* DO THIS: Copy out the lines below as a numbered list, from the line with "Between point 535,396" to the line with "2.00 metres", both included. Leave out blank lines.

* RECORDS FOR THIS TASK:

..............................

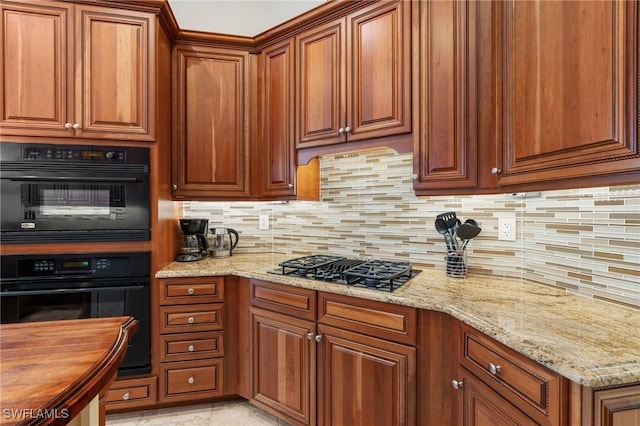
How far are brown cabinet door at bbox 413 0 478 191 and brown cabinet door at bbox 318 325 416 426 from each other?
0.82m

..............................

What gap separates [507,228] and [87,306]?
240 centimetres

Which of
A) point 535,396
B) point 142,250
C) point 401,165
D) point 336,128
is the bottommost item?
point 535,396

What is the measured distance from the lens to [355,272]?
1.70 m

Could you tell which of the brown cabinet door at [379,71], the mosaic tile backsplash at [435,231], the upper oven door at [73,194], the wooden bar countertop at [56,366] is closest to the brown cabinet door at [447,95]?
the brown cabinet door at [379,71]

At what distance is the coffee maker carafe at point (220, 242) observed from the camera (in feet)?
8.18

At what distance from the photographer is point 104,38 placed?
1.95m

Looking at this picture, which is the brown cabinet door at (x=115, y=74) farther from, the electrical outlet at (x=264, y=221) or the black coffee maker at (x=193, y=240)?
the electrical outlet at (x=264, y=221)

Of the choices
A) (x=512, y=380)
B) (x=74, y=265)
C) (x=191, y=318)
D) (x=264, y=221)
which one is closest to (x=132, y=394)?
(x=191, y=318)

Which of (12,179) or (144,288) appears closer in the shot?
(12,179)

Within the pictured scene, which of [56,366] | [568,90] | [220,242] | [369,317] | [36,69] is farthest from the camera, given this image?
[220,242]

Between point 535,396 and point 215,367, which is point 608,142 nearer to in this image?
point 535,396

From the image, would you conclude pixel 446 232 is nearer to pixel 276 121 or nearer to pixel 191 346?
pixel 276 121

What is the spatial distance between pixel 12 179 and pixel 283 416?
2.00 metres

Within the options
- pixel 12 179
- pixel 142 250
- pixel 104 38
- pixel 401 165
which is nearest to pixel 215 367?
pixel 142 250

..............................

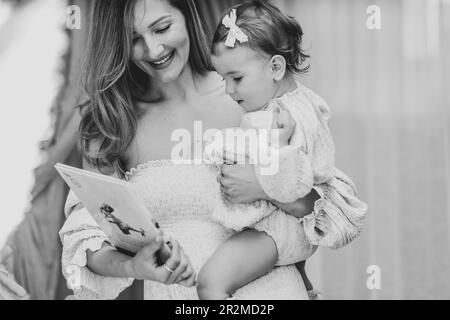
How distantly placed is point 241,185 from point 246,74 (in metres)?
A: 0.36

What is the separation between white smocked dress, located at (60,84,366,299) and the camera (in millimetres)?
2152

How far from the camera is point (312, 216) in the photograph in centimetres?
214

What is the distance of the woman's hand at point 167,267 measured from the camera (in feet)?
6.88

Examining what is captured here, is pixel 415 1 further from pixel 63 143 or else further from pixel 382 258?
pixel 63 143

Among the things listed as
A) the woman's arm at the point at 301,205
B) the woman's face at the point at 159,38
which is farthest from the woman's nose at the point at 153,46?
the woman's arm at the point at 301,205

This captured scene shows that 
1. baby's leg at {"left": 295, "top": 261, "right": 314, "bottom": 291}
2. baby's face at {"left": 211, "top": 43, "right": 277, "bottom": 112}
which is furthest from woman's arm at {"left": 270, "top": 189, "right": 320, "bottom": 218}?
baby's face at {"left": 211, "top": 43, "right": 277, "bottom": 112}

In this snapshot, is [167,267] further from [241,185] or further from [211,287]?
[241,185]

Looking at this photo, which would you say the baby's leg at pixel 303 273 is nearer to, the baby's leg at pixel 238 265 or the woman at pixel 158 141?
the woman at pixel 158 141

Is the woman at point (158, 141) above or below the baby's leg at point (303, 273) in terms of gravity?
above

..............................

* THE COMPLETED TASK:
1. Between point 535,396 and point 215,367, which is point 608,142 nearer to in this image?
2. point 535,396
3. From the image, would you conclude pixel 446 232 is nearer to pixel 276 121 or nearer to pixel 191 346?
4. pixel 276 121
5. What is the spatial distance between pixel 12 179 and pixel 283 416?
6. 2.00 metres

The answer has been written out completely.